### Passage provided

I wrote AdLimiter, (adlimiter.com) which eliminates certain ads from Google search result pages. It's really a demo for our site rating service, SiteTruth,but it has the internal machinery to find and remove ads. The basic idea is that it finds links to sites in the DOM, and works outward in the DOM to find the ad boundary. Then, if analysis of the link indicates the ad should be deleted, the offending section is deleted from the DOM. It takes one linear pass through the DOM to find ads. If the page changes, five seconds after the changes quiet down, another pass is made. This approach is reasonably general and requires little maintenance.

I once looked at AdBlock's code. Internally, AdBlock makes heavy use of regular expressions and does a lot of searching. It seems to be doing more work per page than should be necessary.

In some ways, Ghostery is more useful than AdBlock. It blocks most trackers, which reduces network I/O. Some ads disappear once their tracker is disabled. (CBS TV shows play without commercials if Ghostery is running.)

I've been toying with the idea of an ad blocker that uses simple machine learning. All content coming from off-site links gets a light grey overlay. If you click on the grey overlay, it disappears so you can view the content, and the off-site link is rated as less spammy. If you ignore the overlay, the off-site link is viewed as more spammy. The grey overlays gradually get more opaque over areas where you never remove them, and when they go fully opaque, the covered content is deleted completely.

### Data extract

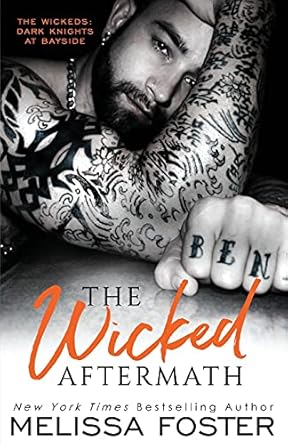 The Wicked Aftermath: Tank Wicked: 2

### Things to do
1. For each statement, say yes or no according to the post about ad blockers, and quote the words from it that decide the answer. (a) AdLimiter makes a single linear pass through the DOM to find ads. (b) AdBlock relies heavily on regular expressions. (c) Ghostery blocks every tracker.
2. Continue the post about ad blockers from its last sentence.
The data has no role here and can be left aside.

### Results in order
1.
(a) Yes: "It takes one linear pass through the DOM to find ads."
(b) Yes: "Internally, AdBlock makes heavy use of regular expressions"
(c) No: "It blocks most trackers"

2.
Loading all content and placing overlays are precisely the reasons Addblock plus hogs so much RAM, as opposed to simply not loading the content.


There are two kind of filters: cosmetic ("element hiding") and network filters.

Network filters = to prevent the fetching of remote resources.

Cosmetic filters = to prevent portion of the DOM to be visible.

Adblock won't load any content when filtered through network filters, the requests to the remote server won't even be made.

The problem the article refers to is related to how cosmetic filters are implemented in Adblock. And that problem has nothing to do with "placing overlays", whatever that means.